Extract:
CRPA consists of the following components:
- Antenna array: A set of multiple antenna elements (typically 4 to 7) arranged in a specific geometric pattern, such as a circular or planar array. Each element receives signals independently.
- Signal processing unit: A digital processor that analyzes the signals received by each antenna element and applies algorithms to control the reception pattern.
- Receiver integration: The CRPA interfaces with a GPS or GNSS (global navigation satellite system) receiver to provide processed signals for navigation.

The operation of a CRPA relies on adaptive signal processing techniques, including:
- Beamforming: The antenna array combines signals from multiple elements to create a directional reception pattern that enhances the gain toward legitimate GPS satellites.

Extracted material:
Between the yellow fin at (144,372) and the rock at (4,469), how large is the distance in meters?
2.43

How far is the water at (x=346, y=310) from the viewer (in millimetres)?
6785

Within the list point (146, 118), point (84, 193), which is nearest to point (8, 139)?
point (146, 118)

...

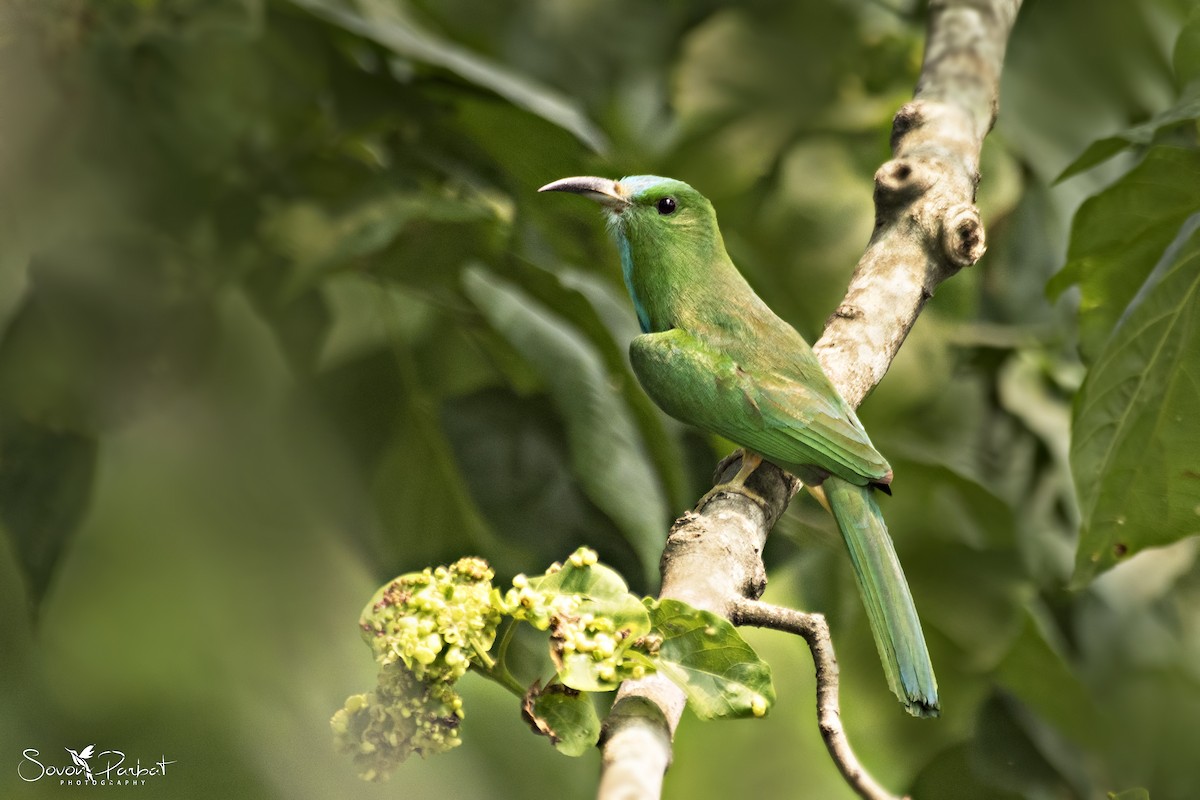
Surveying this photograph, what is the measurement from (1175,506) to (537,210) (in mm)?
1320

---

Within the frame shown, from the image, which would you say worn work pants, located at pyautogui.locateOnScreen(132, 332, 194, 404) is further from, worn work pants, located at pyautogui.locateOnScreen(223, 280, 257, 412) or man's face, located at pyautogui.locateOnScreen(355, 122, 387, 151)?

Prompt 1: Reproduce verbatim the portion of the CRPA text that opens with the words containing "CRPA consists of" and closes with "legitimate GPS satellites.".
Prompt 2: Carry on the text about CRPA antennas, picking up right after its final sentence.

Task response 1:
CRPA consists of the following components:
- Antenna array: A set of multiple antenna elements (typically 4 to 7) arranged in a specific geometric pattern, such as a circular or planar array. Each element receives signals independently.
- Signal processing unit: A digital processor that analyzes the signals received by each antenna element and applies algorithms to control the reception pattern.
- Receiver integration: The CRPA interfaces with a GPS or GNSS (global navigation satellite system) receiver to provide processed signals for navigation.

The operation of a CRPA relies on adaptive signal processing techniques, including:
- Beamforming: The antenna array combines signals from multiple elements to create a directional reception pattern that enhances the gain toward legitimate GPS satellites.

Task response 2:
- Null steering: The system identifies the direction of interfering signals (e.g., jammers) and creates "nulls" in the reception pattern to minimize their impact.
- Spatial filtering: By exploiting the spatial separation between desired and undesired signals, the CRPA can differentiate between legitimate satellite signals and malicious transmissions.

Modern CRPAs use advanced algorithms, such as space-time adaptive processing (STAP) or space-frequency adaptive processing (SFAP), to adapt to complex and dynamic interference environment. These algorithms enable the antenna to respond in real time to changing signal conditions.